3. **Tool Execution Failures**: Check the logs in `financial_agent.log` for detailed error messages.
## License
[Your License Information]
## Acknowledgments
- LangChain and LangGraph for the agent framework
- The Model Context Protocol (MCP) for standardizing tool access
## Environment Variables
The system requires various API keys and configuration settings to be provided as environment variables.
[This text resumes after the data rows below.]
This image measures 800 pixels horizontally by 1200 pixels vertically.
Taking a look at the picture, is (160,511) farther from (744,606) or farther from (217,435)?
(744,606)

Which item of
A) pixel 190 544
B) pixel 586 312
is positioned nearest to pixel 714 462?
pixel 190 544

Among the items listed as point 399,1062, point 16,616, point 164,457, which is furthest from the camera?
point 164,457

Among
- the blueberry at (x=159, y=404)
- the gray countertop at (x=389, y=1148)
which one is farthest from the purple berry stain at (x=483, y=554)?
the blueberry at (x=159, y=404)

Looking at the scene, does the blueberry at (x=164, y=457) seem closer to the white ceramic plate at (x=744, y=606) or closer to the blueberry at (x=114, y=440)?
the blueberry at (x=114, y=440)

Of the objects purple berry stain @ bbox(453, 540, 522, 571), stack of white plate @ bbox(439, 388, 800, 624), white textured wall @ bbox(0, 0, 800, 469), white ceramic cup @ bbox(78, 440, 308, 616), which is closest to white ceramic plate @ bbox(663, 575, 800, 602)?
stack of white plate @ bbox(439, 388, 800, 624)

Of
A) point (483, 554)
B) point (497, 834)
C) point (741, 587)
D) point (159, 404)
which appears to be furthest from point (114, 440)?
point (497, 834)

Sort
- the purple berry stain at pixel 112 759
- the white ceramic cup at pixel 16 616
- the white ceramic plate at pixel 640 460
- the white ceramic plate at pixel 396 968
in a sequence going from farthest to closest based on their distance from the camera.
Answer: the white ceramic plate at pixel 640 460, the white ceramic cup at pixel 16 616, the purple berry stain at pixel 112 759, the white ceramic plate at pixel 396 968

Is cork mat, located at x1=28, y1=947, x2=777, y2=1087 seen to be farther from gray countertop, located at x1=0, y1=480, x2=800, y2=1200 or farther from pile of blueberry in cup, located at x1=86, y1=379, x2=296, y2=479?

Create a `.env` file in the root directory with the following variables:
```
# OpenAI API for financial agent
OPENAI_API_KEY=your_openai_api_key_here
# Google API for sentiment and orchestrator agents
GOOGLE_API_KEY=your_google_api_key_here
# CoinCap API for cryptocurrency data
COINCAP_API_KEY=your_coincap_api_key_here
# Database configuration for financial agent
DB_HOST=localhost
DB_PORT=5432
DB_USER=postgres
DB_PASSWORD=your_password_here
DB_NAME=financial_db
# Agent ports (optional, defaults shown)
SENTIMENT_AGENT_PORT=10000
FINANCIAL_AGENT_PORT=10001
ORCHESTRATOR_PORT=8000
```
Each agent has specific environment variable requirements:
1. **Financial Agent**: Requires `OPENAI_API_KEY`, database configuration, and `COINCAP_API_KEY`
2. **Sentiment Agent**: Requires `GOOGLE_API_KEY`
3. **Orchestrator Agent**: Requires `GOOGLE_API_KEY`
4. **Visualization Agent**: Requires `GOOGLE_API_KEY`
Environment variables can also be set directly in your shell if you prefer not to use a `.env` file.